2.5. Rencana Pengelolaan 2.5.1. Terintegrasi (Terpadu)
Tujuan perencanaan penggunaan lahan secara garis besar adalah penggunaan terbaik dari lahan. Dalam konsep keberlanjutan (sustainability), hal ini lebih dispesifikkan lagi sebagai suatu situasi keseimbangan atau integrasi antara efisiensi, ekuitas, dan keberlanjutan penggunaan sumber daya alam (Hermanides & Nijkamp, 2000; Miranda, 2001). Dengan demikian, keberlanjutan penggunaan lahan
(42)
15
merupakan integrasi tiga dimensi, yaitu ekonomi, sosial, dan lingkungan, baik sekarang maupun masa yang akan datang, yang akan dijabarkan sebagai berikut. 1. Dimensi ekonomi berhubungan dengan masalah-masalah efisiensi dan
kesejahteraan seperti pendapatan, produksi, investasi pengembangan pasar, dan formasi harga. Penggunaan lahan harus layak secara ekonomi dalam arti memberikan keuntungan yang optimal, dengan kata lain, penggunaan lahan harus diarahkan pada aktivitas yang efisien dan produktif.
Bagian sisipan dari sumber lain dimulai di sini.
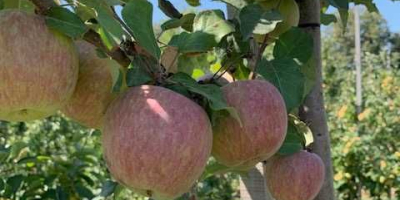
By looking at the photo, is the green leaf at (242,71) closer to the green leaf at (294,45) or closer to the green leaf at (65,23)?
the green leaf at (294,45)

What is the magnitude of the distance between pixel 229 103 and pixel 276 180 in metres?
0.33

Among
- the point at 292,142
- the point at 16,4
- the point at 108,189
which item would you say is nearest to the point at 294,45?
the point at 292,142

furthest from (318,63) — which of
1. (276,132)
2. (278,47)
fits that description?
(276,132)

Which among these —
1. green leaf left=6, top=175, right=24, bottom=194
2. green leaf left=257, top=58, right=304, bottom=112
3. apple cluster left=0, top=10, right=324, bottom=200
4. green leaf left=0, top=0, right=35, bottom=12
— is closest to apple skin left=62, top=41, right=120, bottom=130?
apple cluster left=0, top=10, right=324, bottom=200

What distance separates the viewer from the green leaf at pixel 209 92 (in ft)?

2. Dimensi sosial memperhatikan masalah-masalah ekuitas atau masalah distribusi dan keadilan, seperti distribusi pendapatan, akses ke pasar, dan tingkat kesejahteraan hidup antarkelompok. Dengan kata lain, harus dikaji dalam konteks peningkatan kesejahteraan masyarakat yang dimaksud.
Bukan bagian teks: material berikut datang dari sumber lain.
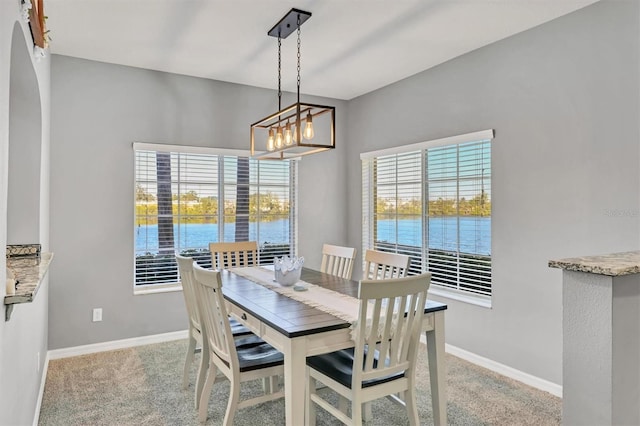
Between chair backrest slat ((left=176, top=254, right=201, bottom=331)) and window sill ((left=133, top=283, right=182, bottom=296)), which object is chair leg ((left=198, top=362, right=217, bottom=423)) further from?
window sill ((left=133, top=283, right=182, bottom=296))

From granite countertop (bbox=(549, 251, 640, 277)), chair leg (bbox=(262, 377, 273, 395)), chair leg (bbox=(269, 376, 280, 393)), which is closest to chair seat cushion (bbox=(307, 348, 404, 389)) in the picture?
chair leg (bbox=(269, 376, 280, 393))

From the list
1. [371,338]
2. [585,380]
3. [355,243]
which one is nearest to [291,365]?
[371,338]

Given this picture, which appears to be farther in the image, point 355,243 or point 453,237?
point 355,243

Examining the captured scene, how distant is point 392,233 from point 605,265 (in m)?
3.15

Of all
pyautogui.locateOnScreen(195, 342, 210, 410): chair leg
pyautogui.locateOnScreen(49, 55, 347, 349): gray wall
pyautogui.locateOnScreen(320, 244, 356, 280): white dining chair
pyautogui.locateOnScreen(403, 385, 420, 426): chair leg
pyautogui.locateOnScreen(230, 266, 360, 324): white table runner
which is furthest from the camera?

3. Dimensi lingkungan mengacu pada masalah-masalah kelestarian alam seperti polusi, keragaman lanskap, kualitas kehidupan, kelangkaan sumber daya, dan variabel-variabel lingkungan yang terkait dengan kemanusiaan. Penggunaan lahan dilakukan secara berkelanjutan, yaitu yang dapat memenuhi keperluan saat ini sekaligus mengawetkan sumber daya tersebut untuk generasi yang akan datang, hal ini memerlukan kombinasi antara produksi dan konservasi.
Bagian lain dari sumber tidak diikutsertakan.